I purchased this frame off the rack at Cycle Smithy in Chicago in 1992. It was a $750 frame marked down to $500 at the time. I built it up with C-Record and Record parts from the same time frame. 25 years later, and after being beat up pretty well, I'm trying to figure out what frame I actually bought. Does this have a model name? It's probably a low end frame. All the tubes are round. Nice lugs. Ok paint job.

Thanks
Andy


----------



## axerickson (Mar 14, 2018)

This is the closest frame I could find. A difference in the cable routing. Probably other differences. The same curved rake on the fork. Still, not the same frame.
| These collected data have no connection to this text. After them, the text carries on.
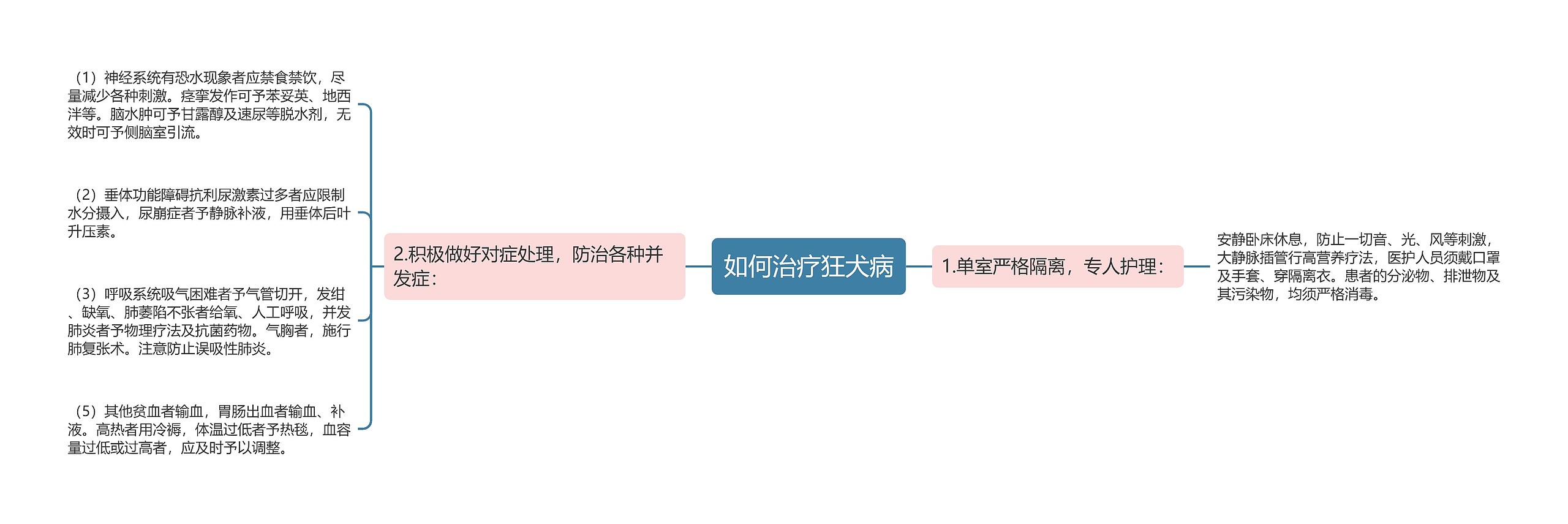 如何治疗狂犬病

1.单室严格隔离，专人护理：

安静卧床休息，防止一切音、光、风等刺激，大静脉插管行高营养疗法，医护人员须戴口罩及手套、穿隔离衣。患者的分泌物、排泄物及其污染物，均须严格消毒。

2.积极做好对症处理，防治各种并发症：

（1）神经系统有恐水现象者应禁食禁饮，尽量减少各种刺激。痉挛发作可予苯妥英、地西泮等。脑水肿可予甘露醇及速尿等脱水剂，无效时可予侧脑室引流。

（2）垂体功能障碍抗利尿激素过多者应限制水分摄入，尿崩症者予静脉补液，用垂体后叶升压素。

（3）呼吸系统吸气困难者予气管切开，发绀、缺氧、肺萎陷不张者给氧、人工呼吸，并发肺炎者予物理疗法及抗菌药物。气胸者，施行肺复张术。注意防止误吸性肺炎。

（5）其他贫血者输血，胃肠出血者输血、补液。高热者用冷褥，体温过低者予热毯，血容量过低或过高者，应及时予以调整。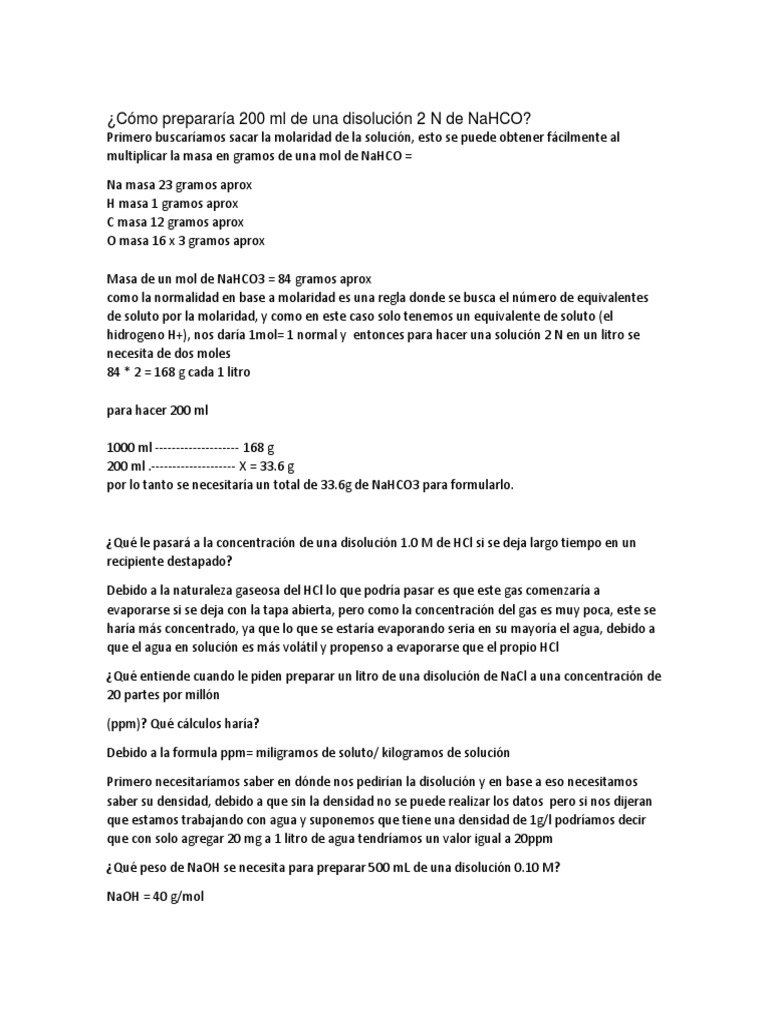 ¿Cómo prepararía 200 ml de una disolución 2 N de NaHCO?
Primero buscaríamos sacar la molaridad de la solución, esto se puede obtener fácilmente al multiplicar la masa en gramos de una mol de NaHCO =

Na masa 23 gramos aprox
H masa 1 gramos aprox
C masa 12 gramos aprox
O masa 16 x 3 gramos aprox

Masa de un mol de NaHCO3 = 84 gramos aprox
como la normalidad en base a molaridad es una regla donde se busca el número de equivalentes de soluto por la molaridad, y como en este caso solo tenemos un equivalente de soluto (el hidrogeno H+), nos daría 1mol= 1 normal y entonces para hacer una solución 2 N en un litro se necesita de dos moles
84 * 2 = 168 g cada 1 litro

para hacer 200 ml

1000 ml -------------------- 168 g
200 ml .-------------------- X = 33.6 g
por lo tanto se necesitaría un total de 33.6g de NaHCO3 para formularlo.

¿Qué le pasará a la concentración de una disolución 1.0 M de HCl si se deja largo tiempo en un recipiente destapado?

Debido a la naturaleza gaseosa del HCl lo que podría pasar es que este gas comenzaría a evaporarse si se deja con la tapa abierta, pero como la concentración del gas es muy poca, este se haría más concentrado, ya que lo que se estaría evaporando seria en su mayoría el agua, debido a que el agua en solución es más volátil y propenso a evaporarse que el propio HCl

¿Qué entiende cuando le piden preparar un litro de una disolución de NaCl a una concentración de 20 partes por millón

(ppm)? Qué cálculos haría?

Debido a la formula ppm= miligramos de soluto/ kilogramos de solución

Primero necesitaríamos saber en dónde nos pedirían la disolución y en base a eso necesitamos saber su densidad, debido a que sin la densidad no se puede realizar los datos pero si nos dijeran que estamos trabajando con agua y suponemos que tiene una densidad de 1g/l podríamos decir que con solo agregar 20 mg a 1 litro de agua tendríamos un valor igual a 20ppm

¿Qué peso de NaOH se necesita para preparar 500 mL de una disolución 0.10 M?

NaOH = 40 g/mol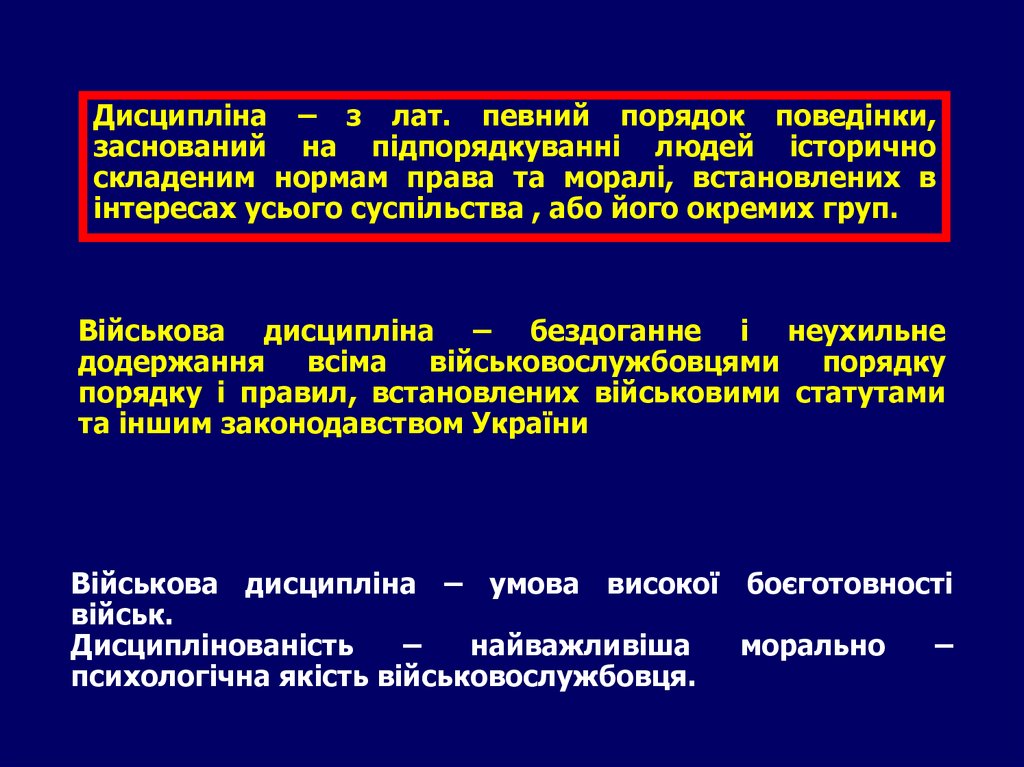 Дисципліна – з лат. певний порядок поведінки, заснований на підпорядкуванні людей історично складеним нормам права та моралі, встановлених в інтересах усього суспільства , або його окремих груп.

Військова дисципліна – бездоганне і неухильне додержання всіма військовослужбовцями порядку порядку і правил, встановлених військовими статутами та іншим законодавством України

Військова дисципліна – умова високої боєготовності військ.
Дисциплінованість – найважливіша морально – психологічна якість військовослужбовця.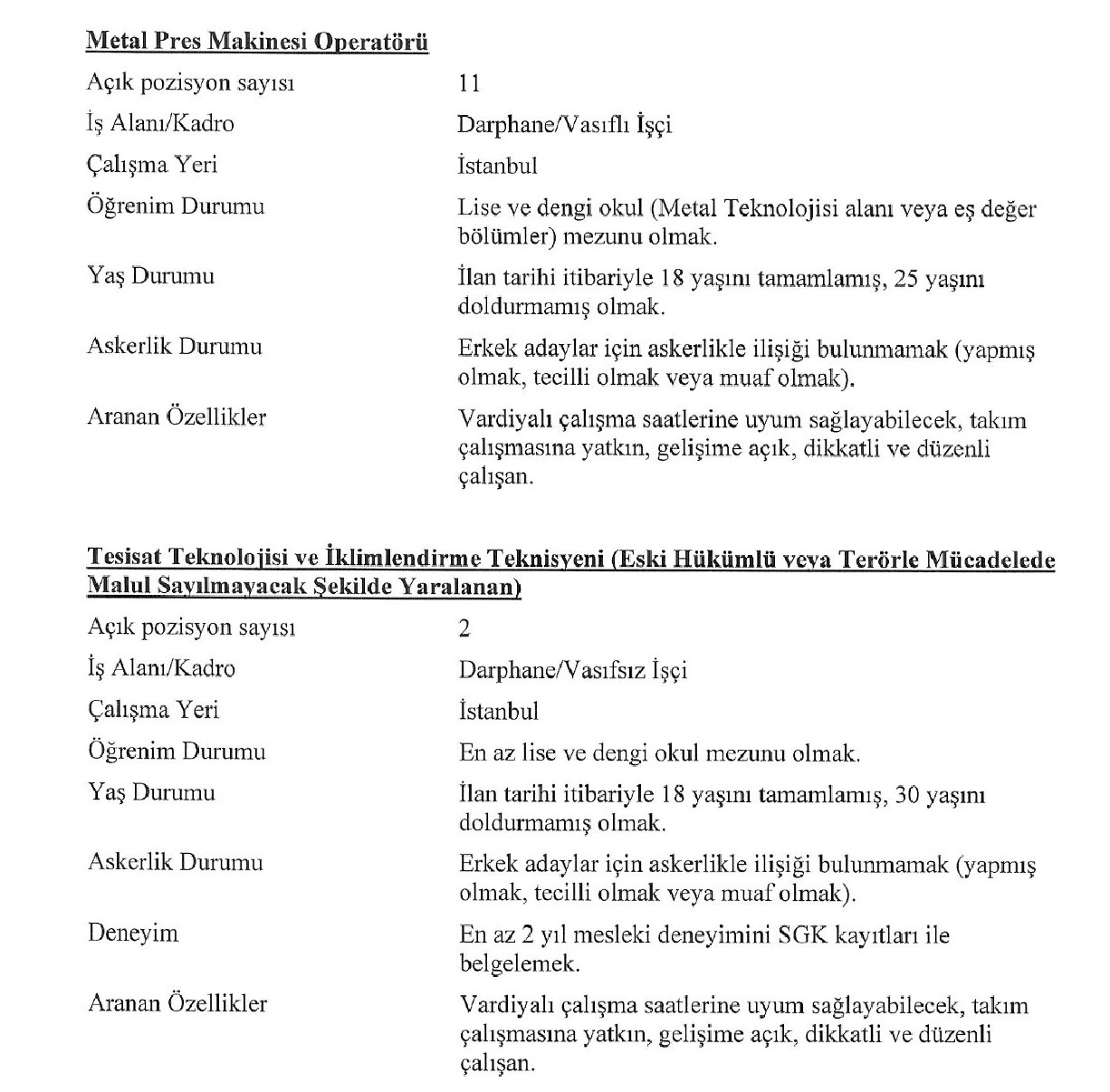 Metal Pres Makinesi Operatörü

| | |
|---|---|
| Açık pozisyon sayısı | 11 |
| İş Alanı/Kadro | Darphane/Vasıflı İşçi |
| Çalışma Yeri | İstanbul |
| Öğrenim Durumu | Lise ve dengi okul (Metal Teknolojisi alanı veya eş değer bölümler) mezunu olmak. |
| Yaş Durumu | İlan tarihi itibariyle 18 yaşını tamamlamış, 25 yaşını doldurmamış olmak. |
| Askerlik Durumu | Erkek adaylar için askerlikle ilişiği bulunmamak (yapmış olmak, tecilli olmak veya muaf olmak). |
| Aranan Özellikler | Vardiyalı çalışma saatlerine uyum sağlayabilecek, takım çalışmasına yatkın, gelişime açık, dikkatli ve düzenli çalışan. |

Tesisat Teknolojisi ve İklimlendirme Teknisyeni (Eski Hükümlü veya Terörle Mücadelede Malul Sayılmayacak Şekilde Yaralanan)

| | |
|---|---|
| Açık pozisyon sayısı | 2 |
| İş Alanı/Kadro | Darphane/Vasıfsız İşçi |
| Çalışma Yeri | İstanbul |
| Öğrenim Durumu | En az lise ve dengi okul mezunu olmak. |
| Yaş Durumu | İlan tarihi itibariyle 18 yaşını tamamlamış, 30 yaşını doldurmamış olmak. |
| Askerlik Durumu | Erkek adaylar için askerlikle ilişiği bulunmamak (yapmış olmak, tecilli olmak veya muaf olmak). |
| Deneyim | En az 2 yıl mesleki deneyimini SGK kayıtları ile belgelemek. |
| Aranan Özellikler | Vardiyalı çalışma saatlerine uyum sağlayabilecek, takım çalışmasına yatkın, gelişime açık, dikkatli ve düzenli çalışan. |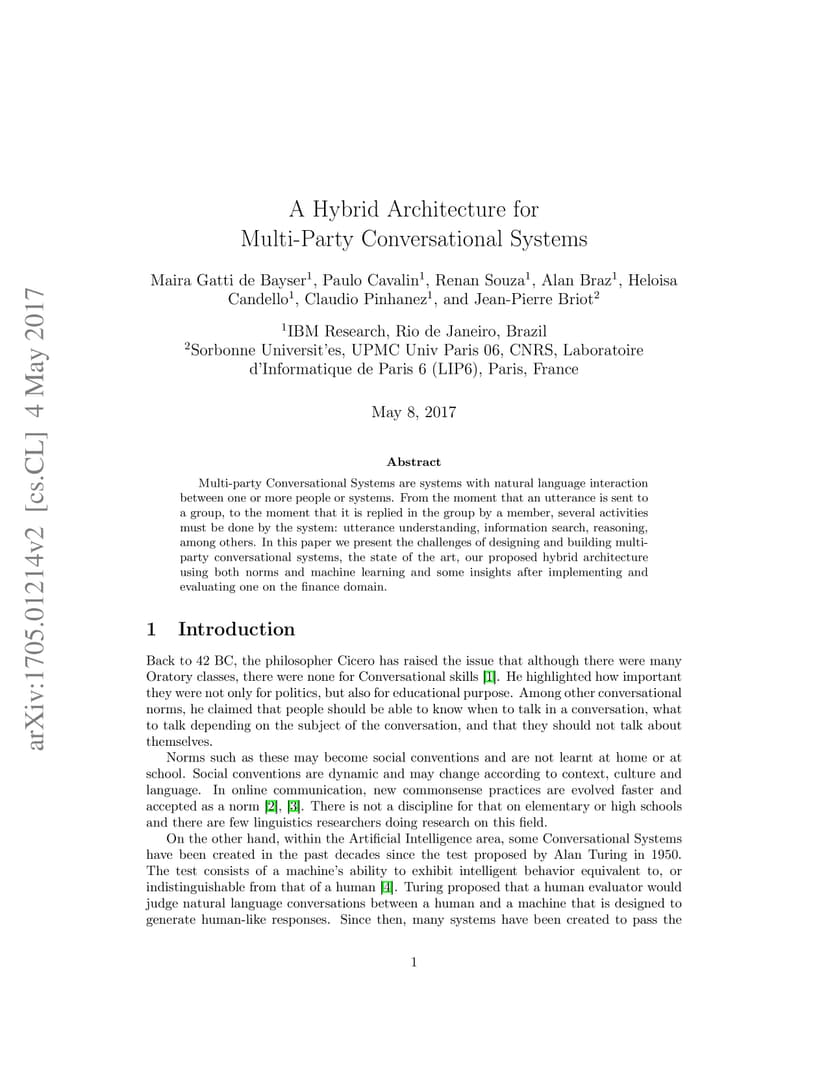 arXiv:1705.01214v2 [cs.CL] 4 May 2017

A Hybrid Architecture for Multi-Party Conversational Systems

Maira Gatti de Bayser$^1$, Paulo Cavalin$^1$, Renan Souza$^1$, Alan Braz$^1$, Heloisa Candello$^1$, Claudio Pinhanez$^1$, and Jean-Pierre Briot$^2$

$^1$IBM Research, Rio de Janeiro, Brazil
$^2$Sorbonne Universit'es, UPMC Univ Paris 06, CNRS, Laboratoire d'Informatique de Paris 6 (LIP6), Paris, France

May 8, 2017

Abstract

Multi-party Conversational Systems are systems with natural language interaction between one or more people or systems. From the moment that an utterance is sent to a group, to the moment that it is replied in the group by a member, several activities must be done by the system: utterance understanding, information search, reasoning, among others. In this paper we present the challenges of designing and building multi-party conversational systems, the state of the art, our proposed hybrid architecture using both norms and machine learning and some insights after implementing and evaluating one on the finance domain.

1 Introduction

Back to 42 BC, the philosopher Cicero has raised the issue that although there were many Oratory classes, there were none for Conversational skills [1]. He highlighted how important they were not only for politics, but also for educational purpose. Among other conversational norms, he claimed that people should be able to know when to talk in a conversation, what to talk depending on the subject of the conversation, and that they should not talk about themselves.

Norms such as these may become social conventions and are not learnt at home or at school. Social conventions are dynamic and may change according to context, culture and language. In online communication, new commonsense practices are evolved faster and accepted as a norm [2], [3]. There is not a discipline for that on elementary or high schools and there are few linguistics researchers doing research on this field.

On the other hand, within the Artificial Intelligence area, some Conversational Systems have been created in the past decades since the test proposed by Alan Turing in 1950. The test consists of a machine's ability to exhibit intelligent behavior equivalent to, or indistinguishable from that of a human [4]. Turing proposed that a human evaluator would judge natural language conversations between a human and a machine that is designed to generate human-like responses. Since then, many systems have been created to pass the

1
https://www.ebay.com/itm/Colnago-Su...gly-Perfect-Condition-Campy-10sp/183101047292


----------



## axerickson (Mar 14, 2018)

https://cyclingtips.com/2014/12/bik...er-with-campagnolo-50th-anniversary-groupset/ it might be this Colnago Super frame.


----------



## axerickson (Mar 14, 2018)

https://en.m.wikipedia.org/wiki/Colnago

ok, it matches the Conic SLX from 1989 if this list is correct. It’s the only model that matches the SLX and curved fork. The fram does have the internal ribbed reinforcements.


----------



## axerickson (Mar 14, 2018)

https://premium-cycling.com/product/colnago-conic-spiral-slx-1989/

and this one has a similar paint scheme


----------